__Goal__
Please rewrite the lines below, substituting "leafy shrub" for every "green shrub" and leaving everything else unchanged.

BEGIN Information supplied

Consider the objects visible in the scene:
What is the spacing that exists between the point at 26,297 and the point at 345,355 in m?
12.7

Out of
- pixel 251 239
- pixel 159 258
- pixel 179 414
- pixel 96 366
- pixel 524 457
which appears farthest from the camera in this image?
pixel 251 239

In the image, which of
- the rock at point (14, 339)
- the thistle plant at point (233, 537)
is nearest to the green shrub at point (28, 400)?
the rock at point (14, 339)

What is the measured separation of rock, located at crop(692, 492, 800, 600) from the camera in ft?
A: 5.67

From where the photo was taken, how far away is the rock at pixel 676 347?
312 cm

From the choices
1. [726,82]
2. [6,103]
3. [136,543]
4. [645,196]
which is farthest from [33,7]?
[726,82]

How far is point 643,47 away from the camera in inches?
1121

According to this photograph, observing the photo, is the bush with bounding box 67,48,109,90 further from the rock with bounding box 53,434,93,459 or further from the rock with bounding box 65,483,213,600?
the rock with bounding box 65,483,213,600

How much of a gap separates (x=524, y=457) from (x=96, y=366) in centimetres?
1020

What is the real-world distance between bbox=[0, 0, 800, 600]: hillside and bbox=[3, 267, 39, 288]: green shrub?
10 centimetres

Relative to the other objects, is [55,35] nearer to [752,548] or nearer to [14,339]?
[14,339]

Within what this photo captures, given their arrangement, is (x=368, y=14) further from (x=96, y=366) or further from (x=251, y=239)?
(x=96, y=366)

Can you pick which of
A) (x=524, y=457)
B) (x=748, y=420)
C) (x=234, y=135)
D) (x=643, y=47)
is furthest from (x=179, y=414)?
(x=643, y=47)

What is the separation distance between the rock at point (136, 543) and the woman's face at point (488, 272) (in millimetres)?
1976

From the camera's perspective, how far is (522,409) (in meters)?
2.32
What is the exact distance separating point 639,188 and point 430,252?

END Information supplied

__Response to this exercise__
Consider the objects visible in the scene:
What is the spacing that exists between the point at 26,297 and the point at 345,355 in m?
12.7

Out of
- pixel 251 239
- pixel 159 258
- pixel 179 414
- pixel 96 366
- pixel 524 457
which appears farthest from the camera in this image?
pixel 251 239

In the image, which of
- the rock at point (14, 339)
- the thistle plant at point (233, 537)
is nearest to the leafy shrub at point (28, 400)?
the rock at point (14, 339)

What is the measured separation of rock, located at crop(692, 492, 800, 600) from the camera in ft?
A: 5.67

From where the photo was taken, how far away is the rock at pixel 676 347?
312 cm

From the choices
1. [726,82]
2. [6,103]
3. [136,543]
4. [645,196]
which is farthest from [33,7]?
[726,82]

How far is point 643,47 away from the camera in inches?
1121

According to this photograph, observing the photo, is the bush with bounding box 67,48,109,90 further from the rock with bounding box 53,434,93,459 or further from the rock with bounding box 65,483,213,600?
the rock with bounding box 65,483,213,600

How much of a gap separates (x=524, y=457) from (x=96, y=366) in centimetres?
1020

What is the real-world distance between bbox=[0, 0, 800, 600]: hillside and bbox=[3, 267, 39, 288]: leafy shrub?
10 centimetres

Relative to the other objects, is [55,35] nearer to [752,548] or nearer to [14,339]?
[14,339]

Within what this photo captures, given their arrangement, is (x=368, y=14) further from (x=96, y=366) or further from (x=251, y=239)?
(x=96, y=366)

Can you pick which of
A) (x=524, y=457)
B) (x=748, y=420)
C) (x=234, y=135)
D) (x=643, y=47)
is furthest from (x=179, y=414)?
(x=643, y=47)

What is the separation distance between the rock at point (136, 543) and the woman's face at point (488, 272) (in millimetres)?
1976

From the camera's perspective, how far is (522,409) (in meters)?
2.32
What is the exact distance separating point 639,188 and point 430,252?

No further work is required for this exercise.